Last night I dreamed that both cats had gotten lost. The part where they were missing was actually very short. I found them and was holding them clutched to me (a feat only possible in dreams, as that’s about 30 pounds of cat, and Fred squirms a lot when you pick him up). They were clinging to me tightly, but I didn’t know how to get them to safety. I didn’t have a car, or a phone, or anything. I couldn’t find the person I’d arrived there with. I walked a long, long way to where I thought they were, but they still weren’t there. I decided to walk back as I’d come and just hope for the best — hope I saw someone I knew, someone who could help. About ten steps later, I saw my mother. She was walking toward me and had on a white top with little flowers and a blue hem, a shirt I’d forgotten about until today but one she wore often. I told her what was going on and she said yes, she had a car. In a dream-flash we were there. I put the cats safely in the car and felt a great wash of relief. We were parked outside of the place she liked to get ice cream and, burden resolved, we decided to go inside for something to eat. And that was it.

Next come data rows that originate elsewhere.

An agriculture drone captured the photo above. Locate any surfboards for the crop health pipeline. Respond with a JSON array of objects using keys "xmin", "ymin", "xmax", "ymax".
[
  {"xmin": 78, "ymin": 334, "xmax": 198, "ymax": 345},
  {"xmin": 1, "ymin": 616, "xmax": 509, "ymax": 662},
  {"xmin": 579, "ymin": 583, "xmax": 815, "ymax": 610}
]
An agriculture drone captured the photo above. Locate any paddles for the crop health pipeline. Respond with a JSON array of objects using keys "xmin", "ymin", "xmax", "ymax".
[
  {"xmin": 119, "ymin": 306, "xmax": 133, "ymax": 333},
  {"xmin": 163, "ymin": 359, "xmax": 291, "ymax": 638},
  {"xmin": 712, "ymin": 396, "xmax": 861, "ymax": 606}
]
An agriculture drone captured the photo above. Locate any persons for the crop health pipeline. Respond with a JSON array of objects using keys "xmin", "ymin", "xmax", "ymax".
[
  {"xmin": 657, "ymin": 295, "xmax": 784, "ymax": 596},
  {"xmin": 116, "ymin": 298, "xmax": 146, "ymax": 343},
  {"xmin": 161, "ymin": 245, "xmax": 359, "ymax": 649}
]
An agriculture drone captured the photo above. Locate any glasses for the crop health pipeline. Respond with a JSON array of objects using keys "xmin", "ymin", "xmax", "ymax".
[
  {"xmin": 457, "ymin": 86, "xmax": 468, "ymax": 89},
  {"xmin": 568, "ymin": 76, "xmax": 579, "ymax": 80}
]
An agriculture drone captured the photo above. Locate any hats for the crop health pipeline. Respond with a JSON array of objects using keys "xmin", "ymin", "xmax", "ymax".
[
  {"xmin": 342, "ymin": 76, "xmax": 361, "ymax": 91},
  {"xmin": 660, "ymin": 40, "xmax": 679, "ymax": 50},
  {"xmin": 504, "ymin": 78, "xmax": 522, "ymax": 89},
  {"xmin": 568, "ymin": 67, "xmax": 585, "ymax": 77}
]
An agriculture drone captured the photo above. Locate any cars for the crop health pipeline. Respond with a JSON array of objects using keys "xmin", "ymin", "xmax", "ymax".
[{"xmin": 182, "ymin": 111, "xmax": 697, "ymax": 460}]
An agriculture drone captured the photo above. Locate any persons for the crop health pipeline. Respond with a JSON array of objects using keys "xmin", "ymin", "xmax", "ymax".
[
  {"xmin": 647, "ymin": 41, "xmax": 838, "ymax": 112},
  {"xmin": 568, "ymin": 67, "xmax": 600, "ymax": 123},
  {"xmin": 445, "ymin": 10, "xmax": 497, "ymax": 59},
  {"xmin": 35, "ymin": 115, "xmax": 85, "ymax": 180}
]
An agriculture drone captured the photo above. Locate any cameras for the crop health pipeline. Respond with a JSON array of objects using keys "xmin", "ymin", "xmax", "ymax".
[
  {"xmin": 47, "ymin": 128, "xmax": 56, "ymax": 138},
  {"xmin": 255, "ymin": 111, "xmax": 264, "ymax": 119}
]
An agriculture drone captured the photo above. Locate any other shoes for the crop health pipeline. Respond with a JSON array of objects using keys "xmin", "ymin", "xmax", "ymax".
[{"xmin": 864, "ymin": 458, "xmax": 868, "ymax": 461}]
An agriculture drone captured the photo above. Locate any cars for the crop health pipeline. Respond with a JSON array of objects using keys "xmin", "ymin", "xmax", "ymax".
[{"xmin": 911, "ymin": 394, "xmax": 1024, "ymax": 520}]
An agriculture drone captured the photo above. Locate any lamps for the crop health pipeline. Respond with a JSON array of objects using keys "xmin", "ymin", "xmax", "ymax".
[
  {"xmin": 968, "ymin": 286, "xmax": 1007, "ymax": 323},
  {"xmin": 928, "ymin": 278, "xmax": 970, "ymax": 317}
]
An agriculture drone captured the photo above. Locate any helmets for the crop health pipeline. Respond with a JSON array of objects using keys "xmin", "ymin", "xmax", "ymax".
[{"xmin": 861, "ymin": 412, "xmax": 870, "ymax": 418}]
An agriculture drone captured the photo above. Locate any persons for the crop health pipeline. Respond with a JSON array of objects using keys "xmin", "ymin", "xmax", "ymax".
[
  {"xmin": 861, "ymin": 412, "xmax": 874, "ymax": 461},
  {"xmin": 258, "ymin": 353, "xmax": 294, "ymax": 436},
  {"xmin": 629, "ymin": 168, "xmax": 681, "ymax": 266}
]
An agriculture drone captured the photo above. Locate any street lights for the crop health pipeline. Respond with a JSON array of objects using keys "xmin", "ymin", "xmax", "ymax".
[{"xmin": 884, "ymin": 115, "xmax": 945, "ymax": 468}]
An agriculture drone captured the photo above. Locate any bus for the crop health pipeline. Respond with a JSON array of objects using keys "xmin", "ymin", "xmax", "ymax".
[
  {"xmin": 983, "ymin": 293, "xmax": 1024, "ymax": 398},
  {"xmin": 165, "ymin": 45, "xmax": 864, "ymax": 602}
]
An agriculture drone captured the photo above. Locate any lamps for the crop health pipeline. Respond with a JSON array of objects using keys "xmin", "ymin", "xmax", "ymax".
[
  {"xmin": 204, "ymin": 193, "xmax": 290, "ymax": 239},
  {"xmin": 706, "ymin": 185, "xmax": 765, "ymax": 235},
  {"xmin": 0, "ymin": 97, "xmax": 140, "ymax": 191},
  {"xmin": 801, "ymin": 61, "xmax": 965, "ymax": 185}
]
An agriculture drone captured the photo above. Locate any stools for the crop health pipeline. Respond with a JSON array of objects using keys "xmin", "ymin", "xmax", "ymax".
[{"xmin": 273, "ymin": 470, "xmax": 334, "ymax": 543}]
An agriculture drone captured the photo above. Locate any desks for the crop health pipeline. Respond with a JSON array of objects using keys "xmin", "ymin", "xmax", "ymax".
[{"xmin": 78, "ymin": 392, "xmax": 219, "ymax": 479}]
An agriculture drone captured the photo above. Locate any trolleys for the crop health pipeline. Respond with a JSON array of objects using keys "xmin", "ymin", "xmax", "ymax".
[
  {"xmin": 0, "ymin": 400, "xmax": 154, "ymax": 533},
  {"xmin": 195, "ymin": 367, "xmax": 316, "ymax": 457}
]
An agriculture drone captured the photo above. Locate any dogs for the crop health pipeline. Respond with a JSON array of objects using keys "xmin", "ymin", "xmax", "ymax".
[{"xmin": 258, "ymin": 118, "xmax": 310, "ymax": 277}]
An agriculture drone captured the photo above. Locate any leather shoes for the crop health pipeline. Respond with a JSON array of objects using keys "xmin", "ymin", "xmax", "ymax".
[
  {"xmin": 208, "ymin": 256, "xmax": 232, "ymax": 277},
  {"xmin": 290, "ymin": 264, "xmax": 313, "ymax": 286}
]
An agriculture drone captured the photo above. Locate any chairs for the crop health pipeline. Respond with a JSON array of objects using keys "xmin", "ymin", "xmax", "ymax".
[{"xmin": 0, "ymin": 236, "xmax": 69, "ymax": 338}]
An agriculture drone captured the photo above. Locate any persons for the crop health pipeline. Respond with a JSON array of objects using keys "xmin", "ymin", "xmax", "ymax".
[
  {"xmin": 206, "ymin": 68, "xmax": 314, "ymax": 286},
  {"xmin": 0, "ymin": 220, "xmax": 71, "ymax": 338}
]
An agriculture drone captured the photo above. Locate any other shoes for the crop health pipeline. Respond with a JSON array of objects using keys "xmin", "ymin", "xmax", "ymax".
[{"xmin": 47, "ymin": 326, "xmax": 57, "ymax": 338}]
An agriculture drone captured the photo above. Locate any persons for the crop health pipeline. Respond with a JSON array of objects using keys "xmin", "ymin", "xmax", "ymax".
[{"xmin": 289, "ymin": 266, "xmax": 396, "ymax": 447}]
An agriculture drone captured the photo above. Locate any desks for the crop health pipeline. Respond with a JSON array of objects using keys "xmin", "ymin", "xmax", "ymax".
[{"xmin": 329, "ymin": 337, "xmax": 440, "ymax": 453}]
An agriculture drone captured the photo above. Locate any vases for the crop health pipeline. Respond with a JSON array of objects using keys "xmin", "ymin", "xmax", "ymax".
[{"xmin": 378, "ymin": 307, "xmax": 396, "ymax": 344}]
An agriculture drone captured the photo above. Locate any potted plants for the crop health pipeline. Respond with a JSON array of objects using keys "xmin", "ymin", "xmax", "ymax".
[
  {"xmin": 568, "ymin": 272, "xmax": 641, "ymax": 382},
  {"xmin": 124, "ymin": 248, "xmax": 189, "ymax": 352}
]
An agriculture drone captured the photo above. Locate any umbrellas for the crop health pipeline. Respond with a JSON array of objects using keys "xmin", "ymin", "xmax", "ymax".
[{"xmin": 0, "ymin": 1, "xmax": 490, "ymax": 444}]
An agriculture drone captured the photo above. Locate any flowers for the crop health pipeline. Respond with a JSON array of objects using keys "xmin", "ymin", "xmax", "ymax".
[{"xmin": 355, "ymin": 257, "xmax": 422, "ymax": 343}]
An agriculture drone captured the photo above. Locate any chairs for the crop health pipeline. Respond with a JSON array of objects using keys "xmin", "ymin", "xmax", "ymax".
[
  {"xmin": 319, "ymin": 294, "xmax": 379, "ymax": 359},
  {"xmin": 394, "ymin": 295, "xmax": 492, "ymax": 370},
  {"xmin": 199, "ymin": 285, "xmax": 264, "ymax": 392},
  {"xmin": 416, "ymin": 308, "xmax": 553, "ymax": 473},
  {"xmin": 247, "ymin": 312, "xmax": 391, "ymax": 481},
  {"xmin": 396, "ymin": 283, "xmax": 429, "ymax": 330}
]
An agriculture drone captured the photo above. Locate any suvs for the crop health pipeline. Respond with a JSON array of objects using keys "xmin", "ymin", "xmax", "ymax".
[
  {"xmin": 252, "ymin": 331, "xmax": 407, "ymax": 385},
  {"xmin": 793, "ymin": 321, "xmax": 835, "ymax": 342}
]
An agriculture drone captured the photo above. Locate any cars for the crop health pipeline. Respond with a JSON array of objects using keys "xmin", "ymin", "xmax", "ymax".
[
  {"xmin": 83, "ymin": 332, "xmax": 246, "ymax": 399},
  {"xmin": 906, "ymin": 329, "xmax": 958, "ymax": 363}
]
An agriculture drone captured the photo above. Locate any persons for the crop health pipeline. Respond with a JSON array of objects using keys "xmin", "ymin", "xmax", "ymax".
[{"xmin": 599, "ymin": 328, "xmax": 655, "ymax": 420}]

I’m not a trained psychologist but it doesn’t take one to understand what that was about. Sometimes, I want my mother. My mother was a champion fixer-of-problems, her kids’ problems most of all. When there was a crisis, she didn’t get panicked. She didn’t freak out. Car accident, failed class, computer broken, bad situation as work, whatever. She just helped you fix it, and that was that, and you didn’t have to worry anymore. And I miss that. I miss it. Does anyone ever stop missing that?
Sometimes dreams are weird and stupid and scary. Sometimes they’re silly. Sometimes they’re obvious. Mine tend towards the latter. Not scary, exactly, but an obvious manifestation of my fears. So in the meantime, then, kitties stay home whenever possible, and that means Fred’s personal physician comes to him.